WHAT NEEDS TO BE DONE | In the forum thread below, why are the third generation of vampires called antediluvians?
[START OF DOCUMENT TEXT]
The blue glow is a feature, not a bug


Pillbug

eviltastic posted:

I think at least some of the third generation of vampires (antediluvians, because they predate the biblical flood), and thus Cain himself are canonically older than six thousand years, which would rule that out.

That's what I figured, from my vague recollection of VtM, mostly through my spouse.

CommieGIR
Aug 22, 2006

The blue glow is a feature, not a bug


Pillbug
Seems like VtM suffers from the same sort of racial issues that a lot of late 80s early 90s role play games did.

CommieGIR
Aug 22, 2006

The blue glow is a feature, not a bug


Pillbug

moths posted:

In Warhammer, the Warp interacts with the subconscious in such a way that, at least with orks, belief influences reality. The Chaos deities are manifestations of the universe's collected pathos and desperation - it's internally consistent that another approach might produce smaller, individual results.

Or maybe orks just paint their fastest vehicles red.

It's a good setting when you can still have a fun mystery after 30+ years of world building.

Isn't it basically implied that the Chaos factions are directly fueled by the very actions the Imperium and others take, directly fueling the Chaos factions through the mind-numbingly insane dystopian world they want to achieve?

CommieGIR
Aug 22, 2006

The blue glow is a feature, not a bug


Pillbug

Absurd Alhazred posted:

And yet endless war is the premise of the game about endless battles for which you should buy and paint miniatures/run various RPG campaigns.

Endless War is now Endless Infrastructure Week.

Like Sim City 2000 but with crazy space Catholics.

CommieGIR
Aug 22, 2006

The blue glow is a feature, not a bug


Pillbug

Slanesh is Vogon?

CommieGIR
Aug 22, 2006

The blue glow is a feature, not a bug


Pillbug

SirPhoebos posted:

On the topic of 40K (but also sci-fi/fantasy in general) I've always found the the conceit of "these space racist humans aren't prejudice against ethnicities because they're too busy being space racist towards aliens" to be rather dubious (even if totally understandable from a marketing perspective).
[END OF DOCUMENT TEXT]
[START OF DATA SECTION]
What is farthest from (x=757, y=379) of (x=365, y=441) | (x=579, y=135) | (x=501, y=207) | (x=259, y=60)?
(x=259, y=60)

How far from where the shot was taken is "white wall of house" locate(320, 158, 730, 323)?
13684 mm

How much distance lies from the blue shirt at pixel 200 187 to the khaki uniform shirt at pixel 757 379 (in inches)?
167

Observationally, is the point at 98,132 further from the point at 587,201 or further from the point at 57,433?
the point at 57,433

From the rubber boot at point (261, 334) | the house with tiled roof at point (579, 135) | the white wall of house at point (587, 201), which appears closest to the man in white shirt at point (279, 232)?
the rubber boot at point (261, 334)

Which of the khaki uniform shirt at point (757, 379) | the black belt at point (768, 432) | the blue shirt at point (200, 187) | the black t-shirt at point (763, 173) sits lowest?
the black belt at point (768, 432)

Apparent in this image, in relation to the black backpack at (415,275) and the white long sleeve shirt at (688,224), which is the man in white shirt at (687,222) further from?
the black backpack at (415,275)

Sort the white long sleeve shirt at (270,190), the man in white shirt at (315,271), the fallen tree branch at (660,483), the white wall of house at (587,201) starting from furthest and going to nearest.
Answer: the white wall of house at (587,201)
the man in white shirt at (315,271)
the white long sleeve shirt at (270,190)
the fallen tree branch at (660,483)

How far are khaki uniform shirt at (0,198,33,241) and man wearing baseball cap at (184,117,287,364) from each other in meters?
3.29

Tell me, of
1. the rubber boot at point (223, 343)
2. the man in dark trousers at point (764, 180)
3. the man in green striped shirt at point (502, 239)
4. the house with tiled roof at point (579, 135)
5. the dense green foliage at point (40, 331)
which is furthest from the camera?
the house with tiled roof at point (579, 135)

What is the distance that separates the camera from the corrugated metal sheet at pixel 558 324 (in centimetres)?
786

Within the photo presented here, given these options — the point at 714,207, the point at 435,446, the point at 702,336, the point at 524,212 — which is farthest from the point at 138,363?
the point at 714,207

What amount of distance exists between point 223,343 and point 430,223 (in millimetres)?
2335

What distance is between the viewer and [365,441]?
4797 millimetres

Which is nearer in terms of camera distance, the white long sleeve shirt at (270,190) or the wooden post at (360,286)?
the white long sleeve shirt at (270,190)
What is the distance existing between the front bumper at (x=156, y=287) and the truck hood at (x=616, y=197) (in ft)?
[END OF DATA SECTION]
REPLY TO THE TASK | Because they predate the biblical flood.